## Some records
****
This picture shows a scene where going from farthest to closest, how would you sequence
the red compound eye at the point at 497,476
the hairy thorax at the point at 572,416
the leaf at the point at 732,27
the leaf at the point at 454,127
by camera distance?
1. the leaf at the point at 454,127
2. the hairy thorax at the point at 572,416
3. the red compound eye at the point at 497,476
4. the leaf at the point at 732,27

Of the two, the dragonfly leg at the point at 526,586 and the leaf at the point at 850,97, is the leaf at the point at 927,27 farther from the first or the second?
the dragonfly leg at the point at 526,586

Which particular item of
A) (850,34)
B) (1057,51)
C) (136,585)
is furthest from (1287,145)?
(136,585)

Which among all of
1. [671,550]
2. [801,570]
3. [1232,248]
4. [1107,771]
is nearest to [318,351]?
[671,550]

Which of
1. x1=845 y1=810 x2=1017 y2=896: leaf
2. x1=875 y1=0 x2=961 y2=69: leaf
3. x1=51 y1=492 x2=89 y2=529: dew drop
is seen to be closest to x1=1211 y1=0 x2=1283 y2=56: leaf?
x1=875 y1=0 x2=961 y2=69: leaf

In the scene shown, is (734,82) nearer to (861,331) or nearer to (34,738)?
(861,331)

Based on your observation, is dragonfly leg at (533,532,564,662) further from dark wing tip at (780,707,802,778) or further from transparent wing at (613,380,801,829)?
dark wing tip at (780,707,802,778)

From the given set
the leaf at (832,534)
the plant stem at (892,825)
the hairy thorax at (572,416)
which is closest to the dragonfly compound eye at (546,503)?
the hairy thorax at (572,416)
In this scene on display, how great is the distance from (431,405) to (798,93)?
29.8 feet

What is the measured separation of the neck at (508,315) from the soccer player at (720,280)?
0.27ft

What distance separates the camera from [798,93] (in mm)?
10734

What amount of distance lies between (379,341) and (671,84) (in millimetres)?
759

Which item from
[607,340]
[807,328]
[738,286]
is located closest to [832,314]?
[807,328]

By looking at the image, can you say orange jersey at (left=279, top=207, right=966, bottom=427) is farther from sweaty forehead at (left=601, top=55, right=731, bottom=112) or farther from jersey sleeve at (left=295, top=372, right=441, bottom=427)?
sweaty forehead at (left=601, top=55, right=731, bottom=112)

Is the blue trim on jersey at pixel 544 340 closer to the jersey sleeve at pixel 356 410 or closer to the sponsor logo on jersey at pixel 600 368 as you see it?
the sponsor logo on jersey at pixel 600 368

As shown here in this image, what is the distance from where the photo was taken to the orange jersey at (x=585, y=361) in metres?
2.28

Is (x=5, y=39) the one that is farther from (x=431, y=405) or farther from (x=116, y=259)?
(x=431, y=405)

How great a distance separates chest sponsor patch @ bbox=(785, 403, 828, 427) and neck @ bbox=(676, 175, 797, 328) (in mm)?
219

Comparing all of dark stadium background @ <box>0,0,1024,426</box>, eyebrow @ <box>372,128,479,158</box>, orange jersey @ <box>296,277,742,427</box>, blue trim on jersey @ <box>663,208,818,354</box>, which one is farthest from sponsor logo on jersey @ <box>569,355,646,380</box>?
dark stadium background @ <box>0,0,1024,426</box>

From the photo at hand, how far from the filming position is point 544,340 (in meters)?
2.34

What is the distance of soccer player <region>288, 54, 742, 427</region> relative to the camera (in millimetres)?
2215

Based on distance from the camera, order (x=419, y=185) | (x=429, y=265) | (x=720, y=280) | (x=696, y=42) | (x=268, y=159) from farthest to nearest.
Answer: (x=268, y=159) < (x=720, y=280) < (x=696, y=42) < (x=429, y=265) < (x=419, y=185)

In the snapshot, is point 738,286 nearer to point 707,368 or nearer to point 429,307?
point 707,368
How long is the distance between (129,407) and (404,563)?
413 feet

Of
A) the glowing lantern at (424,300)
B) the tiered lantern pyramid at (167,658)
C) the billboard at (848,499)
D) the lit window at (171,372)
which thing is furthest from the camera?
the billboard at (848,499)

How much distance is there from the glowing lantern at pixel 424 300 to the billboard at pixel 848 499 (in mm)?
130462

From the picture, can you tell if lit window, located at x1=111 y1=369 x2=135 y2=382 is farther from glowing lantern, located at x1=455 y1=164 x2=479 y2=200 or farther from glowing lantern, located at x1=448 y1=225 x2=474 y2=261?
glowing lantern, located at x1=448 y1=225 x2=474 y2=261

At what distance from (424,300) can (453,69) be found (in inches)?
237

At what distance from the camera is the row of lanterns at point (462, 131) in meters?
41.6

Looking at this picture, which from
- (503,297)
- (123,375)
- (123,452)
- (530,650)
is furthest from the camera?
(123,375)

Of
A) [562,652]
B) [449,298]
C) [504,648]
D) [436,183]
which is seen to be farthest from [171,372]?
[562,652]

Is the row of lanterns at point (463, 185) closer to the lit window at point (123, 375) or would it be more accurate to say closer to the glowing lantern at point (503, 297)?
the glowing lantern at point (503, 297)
****
Copy out the records above, swapping "dew drop" for "water droplet" everywhere it occurs and keeping every other word unchanged.

This picture shows a scene where going from farthest to closest, how would you sequence
the red compound eye at the point at 497,476
the hairy thorax at the point at 572,416
the leaf at the point at 732,27
the leaf at the point at 454,127
by camera distance?
1. the leaf at the point at 454,127
2. the hairy thorax at the point at 572,416
3. the red compound eye at the point at 497,476
4. the leaf at the point at 732,27

Of the two, the dragonfly leg at the point at 526,586 and the leaf at the point at 850,97, is the leaf at the point at 927,27 farther from the first or the second?
the dragonfly leg at the point at 526,586

Which particular item of
A) (850,34)
B) (1057,51)
C) (136,585)
is furthest from (1287,145)?
(136,585)

Which among all of
1. [671,550]
2. [801,570]
3. [1232,248]
4. [1107,771]
is nearest to [318,351]?
[671,550]

Which of
1. x1=845 y1=810 x2=1017 y2=896: leaf
2. x1=875 y1=0 x2=961 y2=69: leaf
3. x1=51 y1=492 x2=89 y2=529: water droplet
is seen to be closest to x1=1211 y1=0 x2=1283 y2=56: leaf?
x1=875 y1=0 x2=961 y2=69: leaf

In the scene shown, is (734,82) nearer to (861,331) or nearer to (34,738)?
(861,331)

Based on your observation, is dragonfly leg at (533,532,564,662) further from dark wing tip at (780,707,802,778) or further from transparent wing at (613,380,801,829)?
dark wing tip at (780,707,802,778)

From the given set
the leaf at (832,534)
the plant stem at (892,825)
the hairy thorax at (572,416)
which is closest to the dragonfly compound eye at (546,503)?
the hairy thorax at (572,416)
In this scene on display, how great is the distance from (431,405) to (798,93)?
29.8 feet

What is the measured separation of the neck at (508,315) from the soccer player at (720,280)?
0.27ft

What distance separates the camera from [798,93] (in mm)?
10734

What amount of distance lies between (379,341) and (671,84) (in millimetres)?
759

Which item from
[607,340]
[807,328]
[738,286]
is located closest to [832,314]?
[807,328]

By looking at the image, can you say orange jersey at (left=279, top=207, right=966, bottom=427) is farther from sweaty forehead at (left=601, top=55, right=731, bottom=112) or farther from jersey sleeve at (left=295, top=372, right=441, bottom=427)?
sweaty forehead at (left=601, top=55, right=731, bottom=112)

Is the blue trim on jersey at pixel 544 340 closer to the jersey sleeve at pixel 356 410 or closer to the sponsor logo on jersey at pixel 600 368 as you see it?
the sponsor logo on jersey at pixel 600 368

As shown here in this image, what is the distance from where the photo was taken to the orange jersey at (x=585, y=361) in metres?
2.28

Is (x=5, y=39) the one that is farther from (x=431, y=405) or farther from (x=116, y=259)?
(x=431, y=405)

How great a distance separates chest sponsor patch @ bbox=(785, 403, 828, 427) and neck @ bbox=(676, 175, 797, 328) (in mm)?
219

Comparing all of dark stadium background @ <box>0,0,1024,426</box>, eyebrow @ <box>372,128,479,158</box>, orange jersey @ <box>296,277,742,427</box>, blue trim on jersey @ <box>663,208,818,354</box>, which one is farthest from sponsor logo on jersey @ <box>569,355,646,380</box>?
dark stadium background @ <box>0,0,1024,426</box>

From the photo at hand, how far from the filming position is point 544,340 (in meters)?
2.34

What is the distance of soccer player <region>288, 54, 742, 427</region> relative to the camera (in millimetres)?
2215

Based on distance from the camera, order (x=419, y=185) | (x=429, y=265) | (x=720, y=280) | (x=696, y=42) | (x=268, y=159) from farthest to nearest.
Answer: (x=268, y=159) < (x=720, y=280) < (x=696, y=42) < (x=429, y=265) < (x=419, y=185)

In the snapshot, is point 738,286 nearer to point 707,368 or nearer to point 429,307?
point 707,368
How long is the distance between (129,407) and (404,563)?
413 feet

Of
A) the glowing lantern at (424,300)
B) the tiered lantern pyramid at (167,658)
C) the billboard at (848,499)
D) the lit window at (171,372)
which thing is furthest from the camera?
the billboard at (848,499)

How much distance is there from the glowing lantern at pixel 424 300 to the billboard at pixel 848 499 (in mm)?
130462

From the picture, can you tell if lit window, located at x1=111 y1=369 x2=135 y2=382 is farther from glowing lantern, located at x1=455 y1=164 x2=479 y2=200 or farther from glowing lantern, located at x1=448 y1=225 x2=474 y2=261?
glowing lantern, located at x1=448 y1=225 x2=474 y2=261

At what distance from (424,300) can (453,69) be found (in inches)?
237

At what distance from the camera is the row of lanterns at point (462, 131) in meters?
41.6

Looking at this picture, which from
- (503,297)
- (123,375)
- (123,452)
- (530,650)
is furthest from the camera?
(123,375)

Of
A) [562,652]
B) [449,298]
C) [504,648]
D) [436,183]
which is seen to be farthest from [171,372]?
[562,652]

Is the row of lanterns at point (463, 185) closer to the lit window at point (123, 375) or would it be more accurate to say closer to the glowing lantern at point (503, 297)?
the glowing lantern at point (503, 297)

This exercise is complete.